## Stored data
----

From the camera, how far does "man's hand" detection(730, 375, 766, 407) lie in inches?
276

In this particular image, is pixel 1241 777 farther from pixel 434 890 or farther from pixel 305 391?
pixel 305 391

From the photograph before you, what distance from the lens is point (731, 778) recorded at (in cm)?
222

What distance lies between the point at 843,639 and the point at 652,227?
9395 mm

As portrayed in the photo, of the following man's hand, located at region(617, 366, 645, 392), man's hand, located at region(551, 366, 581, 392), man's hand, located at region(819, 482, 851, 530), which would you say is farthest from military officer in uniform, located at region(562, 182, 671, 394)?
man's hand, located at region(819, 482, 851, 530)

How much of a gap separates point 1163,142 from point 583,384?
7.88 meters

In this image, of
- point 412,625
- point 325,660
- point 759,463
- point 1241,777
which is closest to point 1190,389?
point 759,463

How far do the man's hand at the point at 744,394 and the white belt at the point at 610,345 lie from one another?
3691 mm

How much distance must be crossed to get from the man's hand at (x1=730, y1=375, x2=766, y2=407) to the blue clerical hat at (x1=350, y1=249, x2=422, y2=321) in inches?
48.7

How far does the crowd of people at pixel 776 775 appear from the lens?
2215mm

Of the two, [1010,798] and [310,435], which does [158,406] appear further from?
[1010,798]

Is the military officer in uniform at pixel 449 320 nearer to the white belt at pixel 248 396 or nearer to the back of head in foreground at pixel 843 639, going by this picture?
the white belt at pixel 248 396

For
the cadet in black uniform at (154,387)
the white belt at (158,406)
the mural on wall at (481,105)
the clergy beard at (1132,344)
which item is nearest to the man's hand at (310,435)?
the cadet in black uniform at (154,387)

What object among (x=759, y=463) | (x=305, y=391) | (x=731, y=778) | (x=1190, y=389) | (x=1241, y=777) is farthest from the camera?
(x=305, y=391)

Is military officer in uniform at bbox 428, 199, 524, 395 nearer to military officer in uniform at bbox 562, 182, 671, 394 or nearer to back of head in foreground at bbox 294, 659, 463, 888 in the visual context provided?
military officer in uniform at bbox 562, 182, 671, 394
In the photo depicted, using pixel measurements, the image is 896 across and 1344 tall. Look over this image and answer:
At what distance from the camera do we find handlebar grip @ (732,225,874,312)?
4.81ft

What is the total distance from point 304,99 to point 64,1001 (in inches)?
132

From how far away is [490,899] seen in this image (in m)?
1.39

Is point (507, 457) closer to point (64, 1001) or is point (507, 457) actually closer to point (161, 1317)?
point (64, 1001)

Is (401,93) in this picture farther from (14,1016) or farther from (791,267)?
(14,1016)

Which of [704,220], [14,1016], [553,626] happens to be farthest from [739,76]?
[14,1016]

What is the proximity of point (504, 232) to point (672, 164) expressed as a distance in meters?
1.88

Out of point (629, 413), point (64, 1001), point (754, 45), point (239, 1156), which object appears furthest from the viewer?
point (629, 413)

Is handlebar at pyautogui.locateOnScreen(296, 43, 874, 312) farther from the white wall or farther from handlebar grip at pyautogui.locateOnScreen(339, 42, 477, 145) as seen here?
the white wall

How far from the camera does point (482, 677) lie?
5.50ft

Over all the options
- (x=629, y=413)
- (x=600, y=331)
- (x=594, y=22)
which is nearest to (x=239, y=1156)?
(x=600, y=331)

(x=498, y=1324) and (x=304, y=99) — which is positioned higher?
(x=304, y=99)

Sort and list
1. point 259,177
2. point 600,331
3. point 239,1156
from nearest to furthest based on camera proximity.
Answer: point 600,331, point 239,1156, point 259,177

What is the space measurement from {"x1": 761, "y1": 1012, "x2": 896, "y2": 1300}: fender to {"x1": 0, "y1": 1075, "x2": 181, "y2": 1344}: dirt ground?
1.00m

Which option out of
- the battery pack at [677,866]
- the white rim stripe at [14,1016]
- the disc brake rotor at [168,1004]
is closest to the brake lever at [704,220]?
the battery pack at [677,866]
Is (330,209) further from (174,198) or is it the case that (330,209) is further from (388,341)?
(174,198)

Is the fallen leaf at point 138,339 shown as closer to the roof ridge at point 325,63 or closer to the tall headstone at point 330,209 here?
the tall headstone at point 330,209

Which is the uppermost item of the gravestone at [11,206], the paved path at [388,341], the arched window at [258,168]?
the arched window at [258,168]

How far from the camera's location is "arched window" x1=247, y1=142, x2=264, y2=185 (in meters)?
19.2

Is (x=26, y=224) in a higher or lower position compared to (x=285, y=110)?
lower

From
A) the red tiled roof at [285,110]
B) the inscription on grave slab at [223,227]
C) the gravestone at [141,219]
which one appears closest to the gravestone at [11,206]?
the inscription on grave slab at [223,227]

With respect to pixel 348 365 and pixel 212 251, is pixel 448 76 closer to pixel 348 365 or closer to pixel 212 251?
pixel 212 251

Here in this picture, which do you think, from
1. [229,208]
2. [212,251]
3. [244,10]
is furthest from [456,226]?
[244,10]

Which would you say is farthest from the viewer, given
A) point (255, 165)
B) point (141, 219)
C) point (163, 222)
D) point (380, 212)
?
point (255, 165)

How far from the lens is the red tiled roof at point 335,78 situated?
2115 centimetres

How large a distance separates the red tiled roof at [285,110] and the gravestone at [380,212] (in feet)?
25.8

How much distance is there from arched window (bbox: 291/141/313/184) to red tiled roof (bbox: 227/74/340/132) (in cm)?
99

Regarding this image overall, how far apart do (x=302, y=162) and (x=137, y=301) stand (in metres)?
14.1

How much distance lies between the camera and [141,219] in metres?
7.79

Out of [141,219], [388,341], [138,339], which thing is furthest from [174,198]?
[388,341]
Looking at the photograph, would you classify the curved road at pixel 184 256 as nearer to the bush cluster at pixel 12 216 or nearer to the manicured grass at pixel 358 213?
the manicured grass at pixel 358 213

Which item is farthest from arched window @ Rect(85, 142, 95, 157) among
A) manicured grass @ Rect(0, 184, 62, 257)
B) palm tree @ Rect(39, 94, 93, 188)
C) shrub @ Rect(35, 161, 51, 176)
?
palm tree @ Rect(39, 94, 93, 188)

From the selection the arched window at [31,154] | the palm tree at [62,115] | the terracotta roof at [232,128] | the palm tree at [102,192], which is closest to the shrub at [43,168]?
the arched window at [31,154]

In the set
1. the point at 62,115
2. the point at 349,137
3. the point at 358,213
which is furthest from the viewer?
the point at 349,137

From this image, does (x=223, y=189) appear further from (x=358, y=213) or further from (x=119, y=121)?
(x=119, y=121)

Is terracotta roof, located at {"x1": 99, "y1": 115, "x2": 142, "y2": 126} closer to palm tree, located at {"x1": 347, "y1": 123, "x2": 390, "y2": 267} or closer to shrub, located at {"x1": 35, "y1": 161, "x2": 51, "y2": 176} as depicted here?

----

Copy out, word for word, the lines from the one containing "With respect to" through the one containing "2115 centimetres", including both of those lines.

With respect to pixel 348 365 and pixel 212 251, is pixel 448 76 closer to pixel 348 365 or closer to pixel 212 251?
pixel 212 251

Here in this picture, which do you think, from
1. [229,208]
2. [212,251]
3. [244,10]
is furthest from [456,226]?
[244,10]

Which would you say is farthest from the viewer, given
A) point (255, 165)
B) point (141, 219)
C) point (163, 222)
D) point (380, 212)
?
point (255, 165)

How far from the lens is the red tiled roof at point 335,78 situated?
2115 centimetres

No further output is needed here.